## Begin

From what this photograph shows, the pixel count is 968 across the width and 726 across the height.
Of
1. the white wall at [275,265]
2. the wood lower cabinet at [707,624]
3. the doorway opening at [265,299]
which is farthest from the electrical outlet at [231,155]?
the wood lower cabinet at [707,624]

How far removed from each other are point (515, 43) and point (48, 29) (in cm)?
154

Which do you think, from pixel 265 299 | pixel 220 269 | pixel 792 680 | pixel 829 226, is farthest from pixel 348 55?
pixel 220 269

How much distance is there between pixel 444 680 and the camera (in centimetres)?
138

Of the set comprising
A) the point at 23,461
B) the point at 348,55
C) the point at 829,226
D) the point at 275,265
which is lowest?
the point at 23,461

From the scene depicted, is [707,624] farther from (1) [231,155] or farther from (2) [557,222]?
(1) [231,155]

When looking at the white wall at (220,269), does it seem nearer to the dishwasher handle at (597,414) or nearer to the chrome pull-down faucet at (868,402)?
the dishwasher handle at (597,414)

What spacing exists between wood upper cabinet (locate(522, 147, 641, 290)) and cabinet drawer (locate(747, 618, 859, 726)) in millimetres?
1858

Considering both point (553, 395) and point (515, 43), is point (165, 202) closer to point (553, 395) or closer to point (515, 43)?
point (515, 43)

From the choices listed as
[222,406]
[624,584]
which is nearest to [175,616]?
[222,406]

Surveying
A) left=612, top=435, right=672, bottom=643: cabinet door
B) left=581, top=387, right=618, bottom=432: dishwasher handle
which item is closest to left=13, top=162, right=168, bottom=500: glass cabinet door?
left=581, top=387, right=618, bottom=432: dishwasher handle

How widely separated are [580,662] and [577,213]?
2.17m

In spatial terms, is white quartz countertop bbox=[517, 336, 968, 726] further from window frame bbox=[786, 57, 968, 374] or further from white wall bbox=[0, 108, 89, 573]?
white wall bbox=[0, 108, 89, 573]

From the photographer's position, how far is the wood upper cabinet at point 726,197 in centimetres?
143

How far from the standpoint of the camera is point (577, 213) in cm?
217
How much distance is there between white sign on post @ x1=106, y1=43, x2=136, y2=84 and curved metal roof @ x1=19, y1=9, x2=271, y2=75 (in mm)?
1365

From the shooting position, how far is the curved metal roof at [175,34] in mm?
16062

## End

▸ **AIM**
Exactly reproduce every line of the records.

▸ **RESULT OF THIS TASK**
From what this photograph shows, the pixel count is 968 across the width and 726 across the height.
Of
1. the white wall at [275,265]
2. the wood lower cabinet at [707,624]
3. the doorway opening at [265,299]
which is farthest from the electrical outlet at [231,155]?
the wood lower cabinet at [707,624]

How far removed from each other are point (515, 43) and point (48, 29) (in cm)?
154

Which do you think, from pixel 265 299 | pixel 220 269 | pixel 792 680 | pixel 829 226, is farthest from pixel 348 55?
pixel 220 269

How much distance is there between pixel 444 680 and the camera (in centimetres)?
138

Of the set comprising
A) the point at 23,461
B) the point at 348,55
C) the point at 829,226
D) the point at 275,265
which is lowest?
the point at 23,461

From the scene depicted, is [707,624] farther from (1) [231,155] or farther from (2) [557,222]?
(1) [231,155]

When looking at the white wall at (220,269), does it seem nearer to the dishwasher handle at (597,414) or nearer to the chrome pull-down faucet at (868,402)?
the dishwasher handle at (597,414)

What spacing exists between wood upper cabinet (locate(522, 147, 641, 290)) and cabinet drawer (locate(747, 618, 859, 726)) in millimetres?
1858

Considering both point (553, 395) and point (515, 43), is point (165, 202) closer to point (553, 395) or closer to point (515, 43)?
point (515, 43)

From the choices listed as
[222,406]
[624,584]
which is nearest to [175,616]?
[222,406]

Surveying
A) left=612, top=435, right=672, bottom=643: cabinet door
B) left=581, top=387, right=618, bottom=432: dishwasher handle
which item is closest to left=13, top=162, right=168, bottom=500: glass cabinet door?
left=581, top=387, right=618, bottom=432: dishwasher handle

How widely separated are [580,662] and [577,213]?
2.17m

In spatial terms, is white quartz countertop bbox=[517, 336, 968, 726] further from window frame bbox=[786, 57, 968, 374] or further from white wall bbox=[0, 108, 89, 573]?
white wall bbox=[0, 108, 89, 573]

From the photographer's position, how far is the wood upper cabinet at point 726,197 in centimetres?
143

How far from the standpoint of the camera is point (577, 213) in cm?
217
How much distance is there between white sign on post @ x1=106, y1=43, x2=136, y2=84 and curved metal roof @ x1=19, y1=9, x2=271, y2=75 (in mm)?
1365

From the shooting position, how far is the curved metal roof at [175,34] in mm?
16062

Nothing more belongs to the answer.